III. Plaintiff’s Probability of Success on the Merits
“[I]n order to establish the requisite probability of prevailing [citation], the plaintiff need only have ‘“stated and substantiated a legally sufficient claim.”’ [Citations.] ‘Put another way, the plaintiff “must demonstrate that the complaint is both legally sufficient and supported by a sufficient prima facie showing of facts to sustain a favorable judgment if the evidence submitted by the plaintiff is credited.”’” (Navellier, supra, 29 Cal.4th at pp. 88-89.)

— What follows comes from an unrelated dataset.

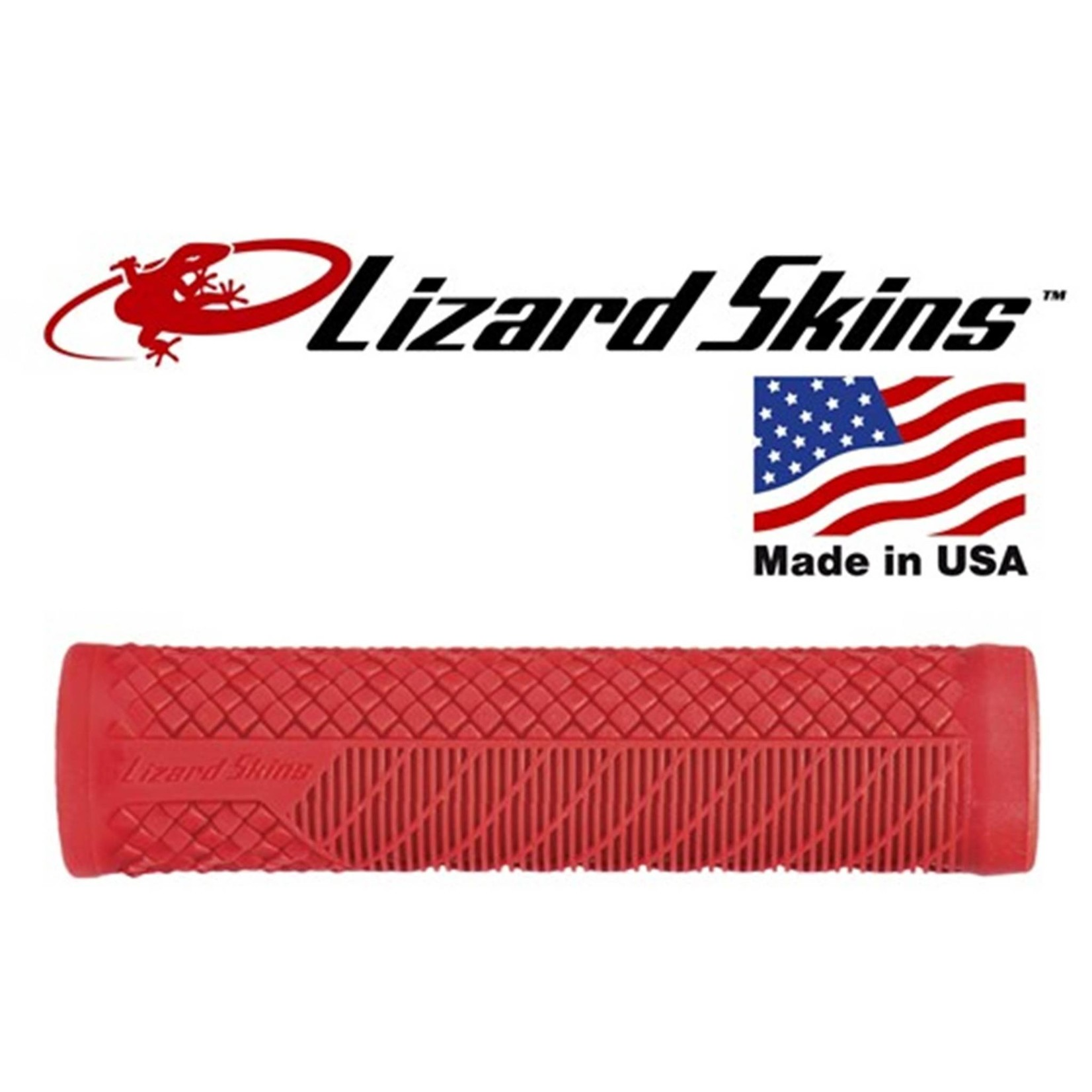 Lizard Skins Charger Evo Single Compound Grips Red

A. Legally sufficient claim
The complaint in this action alleges one cause of action for breach of contract. It alleges Britz and Kochergen jointly acquired oil and gas mineral interests in Oklahoma, referred to as the Merrick Minerals. In 2007, a dispute arose about their respective ownership interests in the Merrick Minerals, and Kochergen sued Britz. The parties resolved the dispute in their 2009 settlement agreement. The mutual release in the 2009 settlement agreement broadly released all known and unknown claims relating to any oil and gas mineral interests wherever located. Nonetheless, in 2012, Kochergen and his corporation, John A. Kochergen Properties, Inc., sued Britz and others, alleging causes of action to quiet title to mineral rights in Fresno and Kings counties, for specific performance, and for breach of fiduciary duty, among other things. The mineral interests that were the subject of the 2012 complaint arose out of transactions that took place in 1974 and 1986. Kochergen breached the 2009 settlement agreement by filing the 2012 complaint against Britz. As a proximate result of that breach, Britz has incurred attorney fees and costs to defend the 2012 action.
Kochergen does not contend the allegations of the cause of action itself are insufficient to state a cause of action for breach of contract. Rather, he contends the claim was required to be filed either as a compulsory counterclaim in the Oklahoma action or as a compulsory cross-complaint in the 2012 action; because it was not filed in either action, Kochergen contends the claim was forfeited and cannot now be prosecuted. Accordingly, he contends, Britz does not have a legally sufficient claim.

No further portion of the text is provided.